--- Explora el material ---
• A. Imprime sin cambios el pasaje del texto sobre el edificio de Usos Múltiples II de Ingenio que va desde "El edificio de" hasta "solo que mejor.".
• B. Responde a partir del texto sobre el edificio de Usos Múltiples II de Ingenio:
(i) ¿Cuánto ha costado la reforma integral?
(ii) ¿Qué se guarda en el sótano?
(iii) ¿Quién ocupa las plantas superiores?
• C. Sigue escribiendo el texto sobre el edificio de Usos Múltiples II de Ingenio a partir de su última frase.

--- Texto seleccionado ---
El edificio de Usos Múltiples II de la Villa de Ingenio volvió a abrir sus puertas este viernes 17 de abril tras una reforma integral que ha costado 552.000 euros —sobre un presupuesto inicial de 600.000— y que paga, hasta el último céntimo, el Cabildo de Gran Canaria con cargo al Fondo de Desarrollo de Canarias (FDCAN) de la anualidad 2024, canalizado a través de la Consejería de Cooperación Institucional y Solidaridad Internacional. Obra pública de manual, sin copago municipal, para un inmueble de 1.300 metros cuadrados construidos que, una vez desempolvado, seguirá haciendo lo que ya hacía, solo que mejor.
Y lo que hace, conviene recordarlo antes de que se nos olvide por el camino, no es poca cosa: en el sótano descansa el archivo intermedio municipal —ese depósito documental donde, en los pueblos que se respetan, se guarda la memoria administrativa del común—; en la planta baja se ha habilitado una sala de estudio provisional y un espacio polivalente para colectivos del municipio; y las plantas superiores las ocupan los Servicios Sociales, con despachos insonorizados y zonas adaptadas para menores. Archivo, estudiantes y servicios sociales bajo el mismo techo. Difícil imaginar un triángulo más elocuente de lo que debe ser un edificio municipal.

[Entradas de datos]

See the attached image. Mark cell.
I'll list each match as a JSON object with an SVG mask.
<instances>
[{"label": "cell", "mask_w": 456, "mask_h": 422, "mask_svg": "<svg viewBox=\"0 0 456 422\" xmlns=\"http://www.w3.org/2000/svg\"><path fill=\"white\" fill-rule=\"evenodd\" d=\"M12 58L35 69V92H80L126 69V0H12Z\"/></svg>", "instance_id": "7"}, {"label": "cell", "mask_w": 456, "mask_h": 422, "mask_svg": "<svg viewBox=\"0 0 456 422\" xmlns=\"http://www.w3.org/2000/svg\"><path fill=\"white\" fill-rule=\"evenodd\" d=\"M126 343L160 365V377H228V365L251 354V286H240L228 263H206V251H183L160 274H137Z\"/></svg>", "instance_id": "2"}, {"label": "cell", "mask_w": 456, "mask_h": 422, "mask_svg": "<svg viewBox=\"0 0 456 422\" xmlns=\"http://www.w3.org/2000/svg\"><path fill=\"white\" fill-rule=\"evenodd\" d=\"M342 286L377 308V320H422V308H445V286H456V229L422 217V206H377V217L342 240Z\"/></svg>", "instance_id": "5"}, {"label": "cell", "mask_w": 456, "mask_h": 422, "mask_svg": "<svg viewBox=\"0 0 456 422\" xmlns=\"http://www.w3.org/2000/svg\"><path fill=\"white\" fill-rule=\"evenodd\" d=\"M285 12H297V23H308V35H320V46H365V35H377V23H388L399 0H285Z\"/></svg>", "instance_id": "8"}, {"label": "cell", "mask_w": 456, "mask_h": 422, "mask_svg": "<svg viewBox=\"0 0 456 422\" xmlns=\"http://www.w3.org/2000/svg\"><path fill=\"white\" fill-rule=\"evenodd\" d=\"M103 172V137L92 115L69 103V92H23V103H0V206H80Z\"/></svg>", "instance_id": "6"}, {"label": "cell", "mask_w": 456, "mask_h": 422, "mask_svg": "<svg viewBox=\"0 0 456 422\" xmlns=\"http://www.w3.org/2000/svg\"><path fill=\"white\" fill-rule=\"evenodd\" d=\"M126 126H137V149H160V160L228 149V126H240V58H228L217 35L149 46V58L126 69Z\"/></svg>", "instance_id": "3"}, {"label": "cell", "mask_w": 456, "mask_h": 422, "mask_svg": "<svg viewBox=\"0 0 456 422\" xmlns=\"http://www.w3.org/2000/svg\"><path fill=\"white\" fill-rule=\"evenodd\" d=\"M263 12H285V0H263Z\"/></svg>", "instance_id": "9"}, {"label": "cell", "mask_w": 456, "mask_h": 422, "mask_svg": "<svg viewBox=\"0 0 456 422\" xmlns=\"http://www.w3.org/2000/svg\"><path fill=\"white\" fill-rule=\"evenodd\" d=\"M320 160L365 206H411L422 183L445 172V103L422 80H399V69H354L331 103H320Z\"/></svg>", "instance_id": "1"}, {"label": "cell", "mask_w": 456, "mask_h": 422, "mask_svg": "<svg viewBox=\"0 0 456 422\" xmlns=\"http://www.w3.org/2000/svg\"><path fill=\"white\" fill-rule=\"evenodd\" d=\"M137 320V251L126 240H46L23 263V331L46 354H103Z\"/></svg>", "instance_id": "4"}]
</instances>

--- Respuestas ---
• A.
El edificio de Usos Múltiples II de la Villa de Ingenio volvió a abrir sus puertas este viernes 17 de abril tras una reforma integral que ha costado 552.000 euros —sobre un presupuesto inicial de 600.000— y que paga, hasta el último céntimo, el Cabildo de Gran Canaria con cargo al Fondo de Desarrollo de Canarias (FDCAN) de la anualidad 2024, canalizado a través de la Consejería de Cooperación Institucional y Solidaridad Internacional. Obra pública de manual, sin copago municipal, para un inmueble de 1.300 metros cuadrados construidos que, una vez desempolvado, seguirá haciendo lo que ya hacía, solo que mejor.

• B.
(i) 552.000 euros.
(ii) El archivo intermedio municipal.
(iii) Los Servicios Sociales.

• C.
La intervención, según explicó el arquitecto municipal, Lucrecio Gil Sánchez, se ha articulado sobre cuatro ejes: accesibilidad —pasillos, escaleras, salidas y barandillas puestos por fin a la altura de lo que manda la normativa vigente, y no la de ahora mismo, sino la que lleva años exigiéndose—; seguridad, con la mejora de las condiciones de evacuación; funcionalidad, con una reorganización de los espacios interiores; y eficiencia energética, con renovación de instalaciones eléctricas, fontanería, climatización, sistemas contra incendios e instalación fotovoltaica. Se ha rehecho además la impermeabilización de la cubierta y atajado los problemas de humedades, que es, traducido al castellano de puerto, que al edificio ya no se le meten las aguas por donde no deben.
La alcaldesa, Vanesa Martín, defendió que la obra ha servido para «modernizar este inmueble, convirtiéndolo en un espacio más funcional, accesible y eficiente», aunque se cuidó de recordar que «lo verdaderamente importante es el impacto que tendrá en la vida de las personas». La frase, que en boca de cualquier político suena a muletilla, cobra otro tamaño cuando uno cae en la cuenta de quién entrará por esa puerta a partir de ahora: familias citadas en Servicios Sociales, chavales buscando un enchufe y una mesa para preparar un examen, vecinos que necesiten consultar un papel viejo del Ayuntamiento. Nada de cóctel ni cortacinta para la foto: la foto, si hay que hacerla, es esa.
El presidente del Cabildo, Antonio Morales, celebró por su parte los avances «en funcionalidad, estética y, especialmente en sostenibilidad, avanzando en el autoconsumo». La placa fotovoltaica, en este caso, no es un adorno verde para el folleto: en una isla donde el recibo de la luz sigue siendo un asunto delicado para muchos bolsillos, cada edificio público que empieza a generar lo suyo es una buena noticia.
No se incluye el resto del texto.